There is no end to the number of ideas that may benefit you in improving your results. Everything you might do differently is likely already known. The internet is the greatest leveler when it comes to the immediate delivery of insights and ideas that could be useful to you when it comes to learning something that might help you produce better results.
The internet is also the greatest distraction in the history of humankind.
The Next Idea < The Last Idea
The next idea, no matter how smart and useful it is, is not likely to be any more beneficial to you than the last idea. The insight, no matter how remarkable, is not more useful than the last insight. No matter how novel or unique the idea is, it will not change your results unless you execute on the idea. Execution is the greater variable when it comes to improving your results.
Spending the day searching the internet to find the one thing that you might be missing to improve your results will have the exact opposite effect. All the ideas that draw your attention likely have value, but none of the ideas will do anything to improve your results without you doing the work.
Execution > Ideas By Themselves
Deeper Is Better Than Wider.
It is important to understand what ideas and concepts exist in the domain in which you are trying to improve. Understanding what choices might be available to you allows you the flexibility and of freedom to adjust what you’re doing to generate new results. For the ideas to be useful, however, you must actually apply them. Noticing them does nothing, outside of drawing you deeper into the rabbit hole.

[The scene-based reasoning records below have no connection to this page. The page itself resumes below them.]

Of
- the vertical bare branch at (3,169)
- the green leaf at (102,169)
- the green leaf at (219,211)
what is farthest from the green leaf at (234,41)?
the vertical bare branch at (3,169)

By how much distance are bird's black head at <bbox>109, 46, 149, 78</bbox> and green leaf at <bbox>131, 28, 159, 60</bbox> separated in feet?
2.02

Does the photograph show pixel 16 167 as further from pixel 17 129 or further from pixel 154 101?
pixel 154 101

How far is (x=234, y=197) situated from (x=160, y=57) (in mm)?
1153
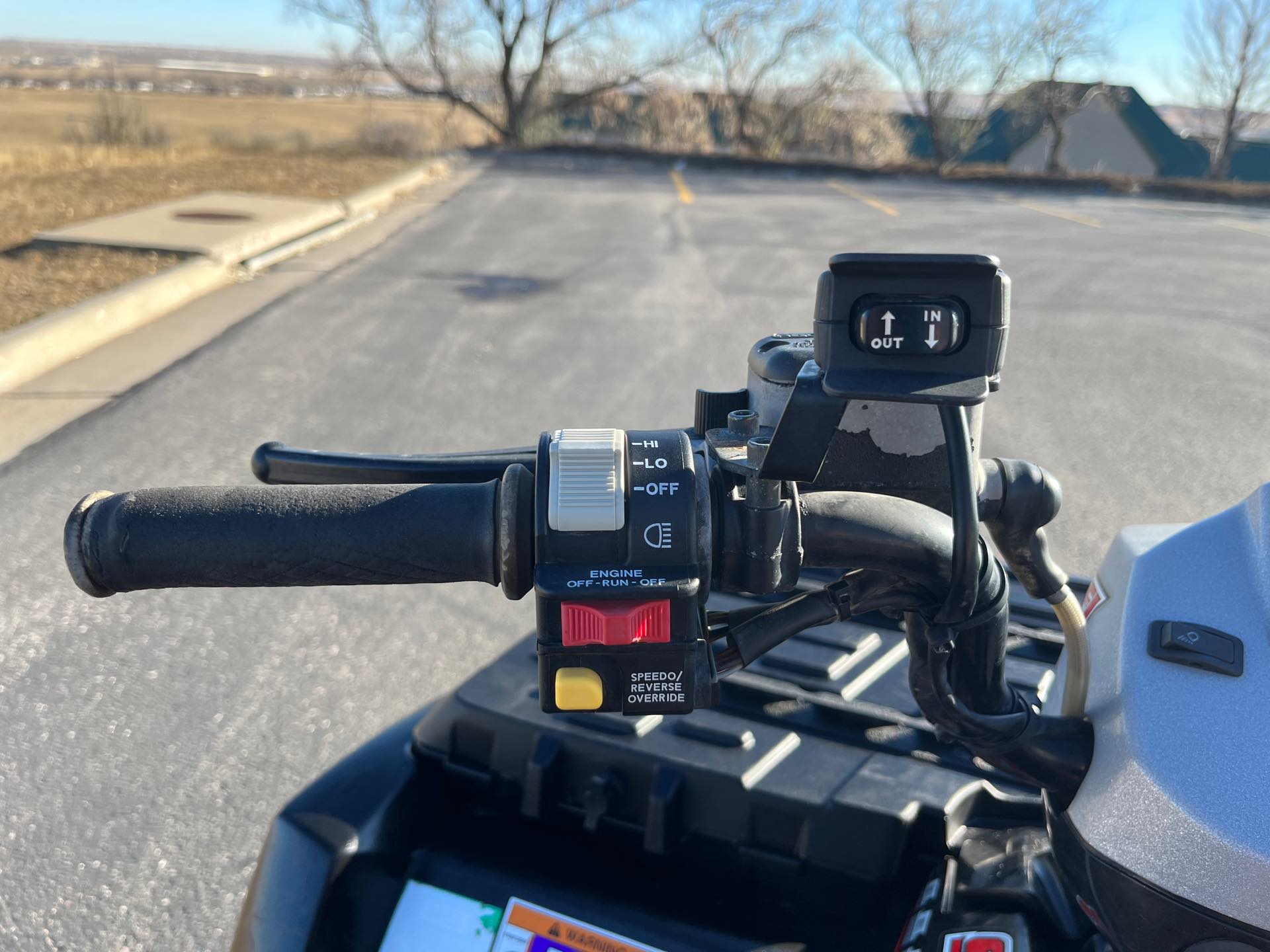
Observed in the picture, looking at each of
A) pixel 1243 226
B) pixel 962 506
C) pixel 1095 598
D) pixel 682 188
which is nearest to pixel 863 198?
pixel 682 188

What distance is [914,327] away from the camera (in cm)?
73

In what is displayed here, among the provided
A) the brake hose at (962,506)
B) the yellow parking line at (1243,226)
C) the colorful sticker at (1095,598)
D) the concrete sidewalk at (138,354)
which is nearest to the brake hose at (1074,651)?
the colorful sticker at (1095,598)

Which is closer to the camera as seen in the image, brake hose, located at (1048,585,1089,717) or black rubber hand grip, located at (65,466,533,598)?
black rubber hand grip, located at (65,466,533,598)

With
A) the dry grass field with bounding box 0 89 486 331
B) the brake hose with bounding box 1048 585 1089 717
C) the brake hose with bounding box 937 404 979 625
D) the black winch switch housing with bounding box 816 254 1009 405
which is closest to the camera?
the black winch switch housing with bounding box 816 254 1009 405

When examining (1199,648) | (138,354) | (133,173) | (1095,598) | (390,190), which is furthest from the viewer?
(390,190)

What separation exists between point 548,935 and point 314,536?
60 centimetres

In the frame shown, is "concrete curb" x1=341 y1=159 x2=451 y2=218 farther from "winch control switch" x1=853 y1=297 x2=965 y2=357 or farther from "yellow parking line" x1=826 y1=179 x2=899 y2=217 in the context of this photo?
"winch control switch" x1=853 y1=297 x2=965 y2=357

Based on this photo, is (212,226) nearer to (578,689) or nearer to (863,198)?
(578,689)

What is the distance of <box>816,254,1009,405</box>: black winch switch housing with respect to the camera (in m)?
0.73

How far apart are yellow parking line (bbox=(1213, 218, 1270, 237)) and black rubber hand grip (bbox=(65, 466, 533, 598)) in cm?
1885

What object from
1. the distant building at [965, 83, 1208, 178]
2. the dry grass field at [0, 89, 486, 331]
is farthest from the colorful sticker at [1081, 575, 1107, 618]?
the distant building at [965, 83, 1208, 178]

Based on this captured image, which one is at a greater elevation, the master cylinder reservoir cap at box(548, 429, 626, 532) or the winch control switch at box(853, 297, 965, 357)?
the winch control switch at box(853, 297, 965, 357)

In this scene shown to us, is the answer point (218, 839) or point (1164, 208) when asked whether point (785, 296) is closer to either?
point (218, 839)

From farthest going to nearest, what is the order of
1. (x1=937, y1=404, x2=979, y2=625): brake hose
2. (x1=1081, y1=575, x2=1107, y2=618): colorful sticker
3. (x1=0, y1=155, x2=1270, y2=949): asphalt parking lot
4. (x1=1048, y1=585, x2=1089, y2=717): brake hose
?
1. (x1=0, y1=155, x2=1270, y2=949): asphalt parking lot
2. (x1=1081, y1=575, x2=1107, y2=618): colorful sticker
3. (x1=1048, y1=585, x2=1089, y2=717): brake hose
4. (x1=937, y1=404, x2=979, y2=625): brake hose
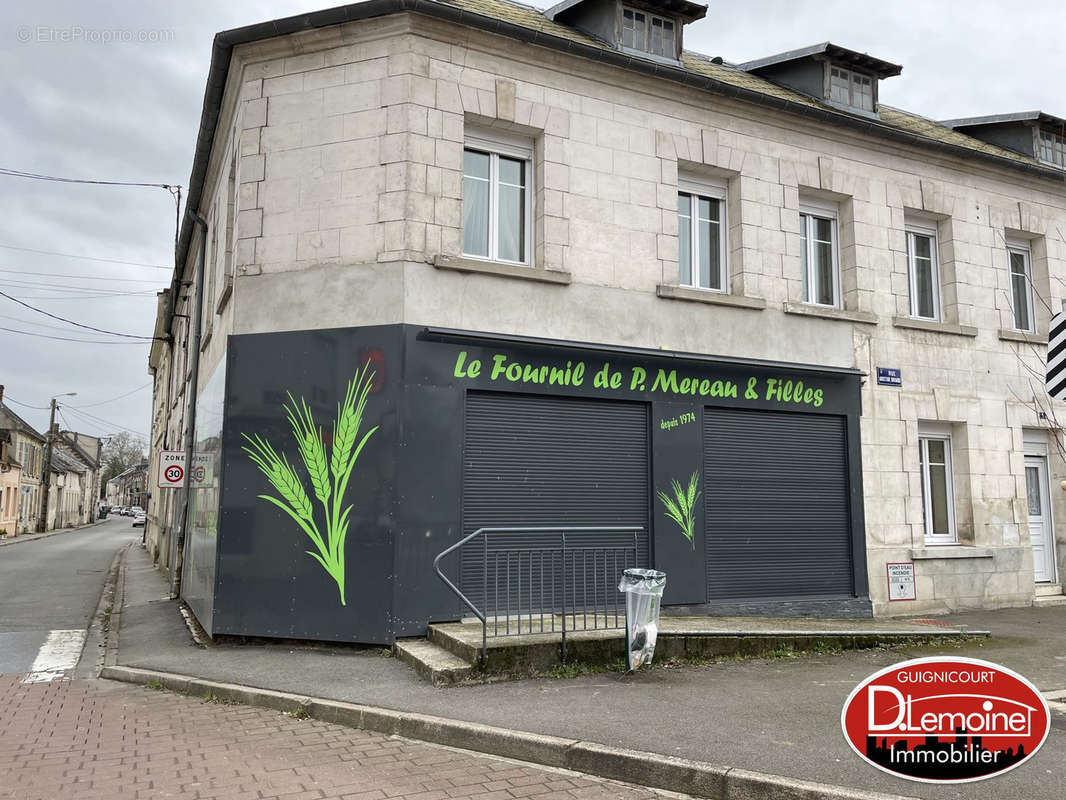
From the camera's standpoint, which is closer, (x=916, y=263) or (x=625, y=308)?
(x=625, y=308)

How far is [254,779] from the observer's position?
4902 millimetres

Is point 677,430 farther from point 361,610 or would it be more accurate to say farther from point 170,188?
point 170,188

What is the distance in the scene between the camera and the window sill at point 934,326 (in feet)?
37.9

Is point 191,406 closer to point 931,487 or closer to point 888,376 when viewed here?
point 888,376

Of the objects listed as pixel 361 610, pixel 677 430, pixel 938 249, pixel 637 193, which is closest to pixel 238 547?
pixel 361 610

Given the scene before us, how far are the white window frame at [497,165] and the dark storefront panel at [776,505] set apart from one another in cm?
320

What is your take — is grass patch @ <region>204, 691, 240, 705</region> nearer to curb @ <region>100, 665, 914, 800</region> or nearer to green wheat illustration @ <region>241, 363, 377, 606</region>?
curb @ <region>100, 665, 914, 800</region>

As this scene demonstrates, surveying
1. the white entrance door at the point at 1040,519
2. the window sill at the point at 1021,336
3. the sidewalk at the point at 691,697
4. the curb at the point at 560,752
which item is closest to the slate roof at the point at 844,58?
the window sill at the point at 1021,336

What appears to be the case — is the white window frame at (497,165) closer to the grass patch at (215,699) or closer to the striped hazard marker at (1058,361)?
the grass patch at (215,699)

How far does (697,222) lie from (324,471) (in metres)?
5.85

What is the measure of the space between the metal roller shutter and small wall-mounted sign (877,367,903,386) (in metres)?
3.81

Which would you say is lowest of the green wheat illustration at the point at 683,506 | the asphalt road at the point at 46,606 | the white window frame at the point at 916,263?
the asphalt road at the point at 46,606

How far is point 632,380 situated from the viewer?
9742 mm

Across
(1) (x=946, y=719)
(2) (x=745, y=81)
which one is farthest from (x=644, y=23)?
(1) (x=946, y=719)
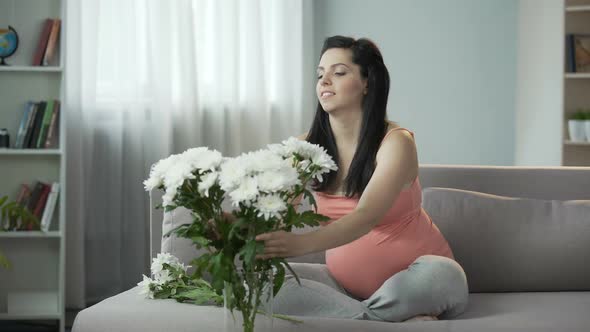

Deeper is better than wider in this case because deeper is an indication that you are executing an idea well enough and long enough to see the improvement that it offers you. Deeper means staying with an idea until you have done the work necessary to be able to execute it a level of mastery before you move on to something else.
Why Seekers Struggle
Curiosity killed the cat. It is a good thing to be interested in all kinds of ideas and concepts. It’s a very good idea to be interested in understanding your world. Wide knowledge provides you with greater awareness and makes you a more interesting person generally.
The challenge for seekers, however, is that they never stop seeking long enough to go deep on a single idea. Because they never go deep on a single idea, they never gain mastery of that idea, and the lack of execution means they invested their time in looking at something without any application.
Seekers are very much like a hamster on a wheel. They aren’t going anywhere, but they continue to run faster and faster, believing that eventually, they’ll get traction.
Pick One Thing
Pick one thing and go deep. Find the idea that you believe brings you the greatest chance of improvement now and push the chips all in on that idea. Go deep, avoiding the next big idea and the next shiny object. Build mastery by executing the one thing you believe to be most worth your time. By doing so, you will get some improvement, and you will likely gain greater insight into what you should work on next.